[Teks Kutipan]
▶
Sudah ramai pemberitaan, tentang Ahok yang "kepeleset" lagi dalam acara debat pertama pasangan calon Gubernur DKI Jakarta. Ahok kembali dipersepsikan sudah menghina profesi dosen, yang dianggap hanya mampu mengajar di kampus. Profesi yang kebetulan ditekuni salah satu kandidat saingannya.
Bapak Basuki mohon membaca tulisan ringkas saya berikut, semoga bermanfaat:
Menurut saya hal di atas terjadi karena kurangnya pemahaman terhadap sejarah Bangsa, dan pemahaman terhadap Undang-Undang yang ada. Sejak awal zaman kolonial, pendirian Peguruan Tinggi (PT) di Indonesia antara lain didorong untuk memecahkan masalah kesehatan di tengah masyarakat, dan bidang-bidang lain seperti teknik dan pertanian. Jadi keberadaan PT bukan hanya menghasilkan sarjana yang bisa ber"teori". Ini menuntut dosen yang berperan sebagai pendidik mereka, tidak boleh hanya tahu isi "text book", tanpa memahami situasi terkini persoalan yang dihadapi masyarakat dan bangsa.
◀
[Petunjuk Tugas]
1. Jawab pertanyaan berikut berdasarkan teks kutipan.
(a) Dalam acara apa Ahok disebut "kepeleset" lagi?
(b) Menurut penulis, apa penyebab hal itu terjadi?
(c) Sejak awal zaman kolonial, pendirian Perguruan Tinggi di Indonesia antara lain didorong untuk memecahkan masalah apa?
2. Tentukan apakah tiap pernyataan berikut sesuai dengan teks kutipan. Jawab ya atau tidak, lalu kutip kata-kata teks yang menjadi penentunya.
(a) Profesi dosen ditekuni oleh salah satu kandidat saingan Ahok.
(b) Menurut teks, keberadaan Perguruan Tinggi hanya untuk menghasilkan sarjana yang bisa berteori.
(c) Ahok dipersepsikan telah menghina profesi dosen.
3. Tuliskan lanjutan tulisan tentang pernyataan Ahok soal profesi dosen, mulai setelah kalimat terakhirnya.

[Baris Data]
▶
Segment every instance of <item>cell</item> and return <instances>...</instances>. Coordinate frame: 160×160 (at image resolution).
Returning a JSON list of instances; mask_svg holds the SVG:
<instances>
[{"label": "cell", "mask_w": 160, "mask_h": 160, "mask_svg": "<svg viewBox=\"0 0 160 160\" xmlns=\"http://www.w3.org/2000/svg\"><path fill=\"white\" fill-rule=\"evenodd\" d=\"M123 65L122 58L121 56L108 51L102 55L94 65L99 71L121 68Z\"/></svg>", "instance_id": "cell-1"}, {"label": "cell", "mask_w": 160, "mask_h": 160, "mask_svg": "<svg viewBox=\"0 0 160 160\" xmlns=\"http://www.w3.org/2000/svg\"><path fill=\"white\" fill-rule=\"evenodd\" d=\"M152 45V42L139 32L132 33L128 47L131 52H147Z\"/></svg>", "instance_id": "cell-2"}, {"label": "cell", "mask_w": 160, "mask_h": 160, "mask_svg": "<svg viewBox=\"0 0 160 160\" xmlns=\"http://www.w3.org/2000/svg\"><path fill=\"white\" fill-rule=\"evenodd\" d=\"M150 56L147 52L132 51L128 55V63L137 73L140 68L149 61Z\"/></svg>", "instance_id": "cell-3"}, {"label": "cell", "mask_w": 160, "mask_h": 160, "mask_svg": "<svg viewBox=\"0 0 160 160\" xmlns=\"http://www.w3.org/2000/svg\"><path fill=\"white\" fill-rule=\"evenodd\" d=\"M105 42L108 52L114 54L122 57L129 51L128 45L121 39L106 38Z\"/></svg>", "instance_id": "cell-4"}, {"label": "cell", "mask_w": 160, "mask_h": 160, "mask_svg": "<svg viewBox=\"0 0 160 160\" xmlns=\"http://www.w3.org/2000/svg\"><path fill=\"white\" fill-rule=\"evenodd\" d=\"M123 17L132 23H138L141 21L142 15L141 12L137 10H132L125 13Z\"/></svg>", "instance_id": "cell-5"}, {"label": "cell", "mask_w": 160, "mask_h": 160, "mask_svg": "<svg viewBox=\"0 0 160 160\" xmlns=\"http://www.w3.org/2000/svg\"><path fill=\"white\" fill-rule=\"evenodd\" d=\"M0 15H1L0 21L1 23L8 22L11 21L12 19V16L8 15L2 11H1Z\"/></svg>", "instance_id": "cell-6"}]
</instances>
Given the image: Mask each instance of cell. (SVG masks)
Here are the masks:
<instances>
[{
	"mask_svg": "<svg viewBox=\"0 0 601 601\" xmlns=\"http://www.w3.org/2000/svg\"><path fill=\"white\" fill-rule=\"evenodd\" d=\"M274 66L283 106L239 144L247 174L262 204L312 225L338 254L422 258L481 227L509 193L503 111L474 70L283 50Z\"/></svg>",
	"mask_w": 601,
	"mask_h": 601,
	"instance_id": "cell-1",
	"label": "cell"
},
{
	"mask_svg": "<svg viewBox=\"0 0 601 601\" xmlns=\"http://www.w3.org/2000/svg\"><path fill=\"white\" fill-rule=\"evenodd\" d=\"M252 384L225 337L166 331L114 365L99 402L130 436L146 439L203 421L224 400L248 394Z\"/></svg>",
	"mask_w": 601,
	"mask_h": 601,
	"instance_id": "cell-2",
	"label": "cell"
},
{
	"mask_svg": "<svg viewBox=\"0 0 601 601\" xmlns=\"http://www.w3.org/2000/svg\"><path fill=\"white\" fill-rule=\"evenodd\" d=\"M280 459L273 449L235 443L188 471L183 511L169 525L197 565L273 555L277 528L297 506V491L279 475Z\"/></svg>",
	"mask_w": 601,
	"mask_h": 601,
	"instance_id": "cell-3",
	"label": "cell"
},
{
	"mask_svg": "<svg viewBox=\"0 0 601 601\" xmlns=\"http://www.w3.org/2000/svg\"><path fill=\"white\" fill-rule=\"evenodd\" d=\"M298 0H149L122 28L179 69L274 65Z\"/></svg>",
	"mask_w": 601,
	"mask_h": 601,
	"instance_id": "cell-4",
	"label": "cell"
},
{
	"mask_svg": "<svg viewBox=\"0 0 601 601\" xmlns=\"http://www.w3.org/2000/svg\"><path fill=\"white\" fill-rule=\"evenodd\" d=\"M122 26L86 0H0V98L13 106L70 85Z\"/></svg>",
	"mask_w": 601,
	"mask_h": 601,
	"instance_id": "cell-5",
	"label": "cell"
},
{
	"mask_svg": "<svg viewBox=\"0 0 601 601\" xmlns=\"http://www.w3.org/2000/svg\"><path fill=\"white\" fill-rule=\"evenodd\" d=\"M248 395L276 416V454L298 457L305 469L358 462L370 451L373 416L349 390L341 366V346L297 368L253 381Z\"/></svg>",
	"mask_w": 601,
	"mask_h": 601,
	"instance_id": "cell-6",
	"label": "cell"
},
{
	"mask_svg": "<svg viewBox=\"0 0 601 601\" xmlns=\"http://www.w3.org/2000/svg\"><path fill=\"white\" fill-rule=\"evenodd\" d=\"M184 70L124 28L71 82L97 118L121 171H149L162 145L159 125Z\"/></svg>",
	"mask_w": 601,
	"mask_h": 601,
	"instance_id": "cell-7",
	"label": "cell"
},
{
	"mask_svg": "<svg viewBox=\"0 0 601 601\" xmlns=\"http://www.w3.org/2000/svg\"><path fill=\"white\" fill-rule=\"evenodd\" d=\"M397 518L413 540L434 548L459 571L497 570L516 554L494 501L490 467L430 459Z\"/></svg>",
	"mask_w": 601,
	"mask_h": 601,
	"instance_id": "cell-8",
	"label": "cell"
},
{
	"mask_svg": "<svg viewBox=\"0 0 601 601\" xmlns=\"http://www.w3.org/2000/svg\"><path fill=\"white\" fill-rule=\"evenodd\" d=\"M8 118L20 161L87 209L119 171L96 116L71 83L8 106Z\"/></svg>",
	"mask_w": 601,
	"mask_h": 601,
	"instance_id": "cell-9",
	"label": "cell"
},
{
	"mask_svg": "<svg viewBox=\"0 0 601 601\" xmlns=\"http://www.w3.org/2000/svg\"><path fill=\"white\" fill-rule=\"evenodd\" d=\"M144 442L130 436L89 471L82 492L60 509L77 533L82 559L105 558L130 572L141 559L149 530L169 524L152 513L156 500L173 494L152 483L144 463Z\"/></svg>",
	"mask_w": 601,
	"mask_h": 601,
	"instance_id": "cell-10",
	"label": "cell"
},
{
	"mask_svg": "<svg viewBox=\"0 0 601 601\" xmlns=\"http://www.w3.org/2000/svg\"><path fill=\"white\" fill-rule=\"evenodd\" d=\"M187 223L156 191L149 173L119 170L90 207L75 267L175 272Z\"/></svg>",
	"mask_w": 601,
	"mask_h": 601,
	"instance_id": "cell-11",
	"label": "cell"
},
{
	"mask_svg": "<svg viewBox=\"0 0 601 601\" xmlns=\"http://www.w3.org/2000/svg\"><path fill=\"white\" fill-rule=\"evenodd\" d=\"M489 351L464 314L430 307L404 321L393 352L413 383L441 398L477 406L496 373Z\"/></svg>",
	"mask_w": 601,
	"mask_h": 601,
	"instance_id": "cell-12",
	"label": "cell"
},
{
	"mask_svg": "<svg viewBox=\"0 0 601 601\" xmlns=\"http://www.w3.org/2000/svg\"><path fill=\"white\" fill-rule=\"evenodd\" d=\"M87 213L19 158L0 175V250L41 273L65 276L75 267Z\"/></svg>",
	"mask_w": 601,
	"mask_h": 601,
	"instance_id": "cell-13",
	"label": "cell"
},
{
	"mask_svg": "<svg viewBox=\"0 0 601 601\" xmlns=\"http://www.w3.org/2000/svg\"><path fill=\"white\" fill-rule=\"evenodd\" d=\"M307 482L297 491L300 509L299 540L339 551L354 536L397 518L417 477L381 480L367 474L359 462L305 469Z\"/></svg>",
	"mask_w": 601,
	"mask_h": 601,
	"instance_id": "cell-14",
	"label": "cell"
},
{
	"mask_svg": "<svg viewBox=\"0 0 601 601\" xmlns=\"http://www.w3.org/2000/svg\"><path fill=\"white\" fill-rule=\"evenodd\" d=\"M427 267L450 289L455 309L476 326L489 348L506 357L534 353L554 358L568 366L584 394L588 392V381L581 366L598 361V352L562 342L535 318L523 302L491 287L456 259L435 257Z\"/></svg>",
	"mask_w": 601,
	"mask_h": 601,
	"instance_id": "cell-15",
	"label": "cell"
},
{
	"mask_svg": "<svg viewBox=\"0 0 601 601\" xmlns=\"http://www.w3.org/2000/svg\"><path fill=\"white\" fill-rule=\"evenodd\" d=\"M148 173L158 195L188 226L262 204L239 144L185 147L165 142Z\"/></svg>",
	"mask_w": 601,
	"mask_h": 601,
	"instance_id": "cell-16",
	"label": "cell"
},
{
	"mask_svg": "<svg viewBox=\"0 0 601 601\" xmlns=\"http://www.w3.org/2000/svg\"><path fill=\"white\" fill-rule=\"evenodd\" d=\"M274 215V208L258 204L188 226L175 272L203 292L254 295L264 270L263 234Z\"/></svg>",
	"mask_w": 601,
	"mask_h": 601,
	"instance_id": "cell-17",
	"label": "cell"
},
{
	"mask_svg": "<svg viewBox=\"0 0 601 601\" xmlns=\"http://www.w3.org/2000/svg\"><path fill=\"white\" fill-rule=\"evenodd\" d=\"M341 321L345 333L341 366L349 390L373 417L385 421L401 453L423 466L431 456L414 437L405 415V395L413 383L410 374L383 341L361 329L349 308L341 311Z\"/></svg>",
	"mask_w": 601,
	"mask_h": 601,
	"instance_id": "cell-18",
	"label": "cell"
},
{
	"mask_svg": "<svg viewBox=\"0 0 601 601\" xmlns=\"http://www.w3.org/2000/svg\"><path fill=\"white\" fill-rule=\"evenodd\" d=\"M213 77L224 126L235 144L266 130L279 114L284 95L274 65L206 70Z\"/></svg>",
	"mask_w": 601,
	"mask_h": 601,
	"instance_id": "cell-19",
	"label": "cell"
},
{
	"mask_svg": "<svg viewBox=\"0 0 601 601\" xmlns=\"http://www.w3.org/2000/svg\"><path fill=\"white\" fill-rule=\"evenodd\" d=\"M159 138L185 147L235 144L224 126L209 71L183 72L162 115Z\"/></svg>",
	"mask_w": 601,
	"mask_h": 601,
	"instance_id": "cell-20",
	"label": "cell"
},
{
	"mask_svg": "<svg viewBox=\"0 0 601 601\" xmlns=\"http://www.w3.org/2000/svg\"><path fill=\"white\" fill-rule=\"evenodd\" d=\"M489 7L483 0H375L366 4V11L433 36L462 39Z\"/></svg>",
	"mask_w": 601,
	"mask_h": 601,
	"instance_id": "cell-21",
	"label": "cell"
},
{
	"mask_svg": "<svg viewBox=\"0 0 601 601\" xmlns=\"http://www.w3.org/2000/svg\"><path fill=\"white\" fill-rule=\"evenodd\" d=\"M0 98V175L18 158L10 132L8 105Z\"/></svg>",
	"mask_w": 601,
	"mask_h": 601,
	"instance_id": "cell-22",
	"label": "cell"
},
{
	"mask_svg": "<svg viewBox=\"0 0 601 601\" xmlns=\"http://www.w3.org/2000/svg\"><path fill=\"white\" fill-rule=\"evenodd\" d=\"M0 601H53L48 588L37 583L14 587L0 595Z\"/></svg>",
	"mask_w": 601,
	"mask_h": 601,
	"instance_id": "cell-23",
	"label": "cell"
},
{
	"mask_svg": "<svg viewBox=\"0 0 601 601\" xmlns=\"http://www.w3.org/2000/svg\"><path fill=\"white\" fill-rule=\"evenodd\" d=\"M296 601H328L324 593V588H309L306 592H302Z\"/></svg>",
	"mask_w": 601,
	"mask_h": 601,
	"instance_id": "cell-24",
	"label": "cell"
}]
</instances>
◀
[Jawaban Latihan]
1.
(a) Dalam acara debat pertama pasangan calon Gubernur DKI Jakarta.
(b) Karena kurangnya pemahaman terhadap sejarah Bangsa dan terhadap Undang-Undang yang ada.
(c) Masalah kesehatan di tengah masyarakat, serta bidang-bidang lain seperti teknik dan pertanian.

2.
(a) Ya. "Profesi yang kebetulan ditekuni salah satu kandidat saingannya."
(b) Tidak. "Jadi keberadaan PT bukan hanya menghasilkan sarjana"
(c) Ya. "Ahok kembali dipersepsikan sudah menghina profesi dosen"

3.
Tiga peran PT tersebut biasa dikenal dengan Tri Dharma Perguruan Tinggi. Pengewejantahan amanah UU tersebut pada era awal banyak dimotori oleh mantan DOSEN dan Rektor IPB yang kemudian menjadi birokrat, Prof. Thojib Hadiwidjaja. Ya seorang dosen yang kemudian menjadi birokrat. Yang MUMPUNI, dapat saya sebutkan karena menjabat Menteri Pendidikan Tinggi dan Ilmu Pengetahuan pertama (persis Kemenristekdikti saat ini) pada zaman Sukarno. Kemudian beliau menjadi Menteri Perkebunan dan Pertanian di zaman Suharto. Di sela-sela peralihan rezim pemerintahan beliau sempat menjadi Duta Besar untuk Luxembourg. Saya merasa dengan jabatan sebagai Menteri Pertanian selama satu dekade sampai akhir tahun 1970-an, berbagai upaya yang dilakukan kemudian mengantarkan Indonesia mampu mencapai swasembada beras pada awal 1980-an. Ini membuktikan bahwa seorang dosen saat diberikan tugas menjadi birokrat, dapat sukses dalam menjawab berbagai tantangan dan persoalan.
Pada tahun 2005, dikeluarkan UU no. 14 tentang Guru dan Dosen. Secara jelas disebutkan bahwa dosen dievaluasi dalam menjalankan tugas bukan hanya dari kegiatan mengajar saja, tetapi juga bagaimana dia mampu melakukan penelitian dan pengabdian kepada masyarakat dengan baik. Dengan dua tugas terakhir ini, dosen harus mampu mengidentifikasi urgensi persoalan yang harus dijawab. Kegiatan penelitian, baik riset dasar maupun terapan, harus dapat memberikan kemanfaatan, bukan sekedar "for the sake of research". Termasuk bila ia dimaksudkan untuk pengembangan disiplin ilmu, tentulah ilmu yang pada akhirnya dapat meningkatkan kualitas hidup manusia.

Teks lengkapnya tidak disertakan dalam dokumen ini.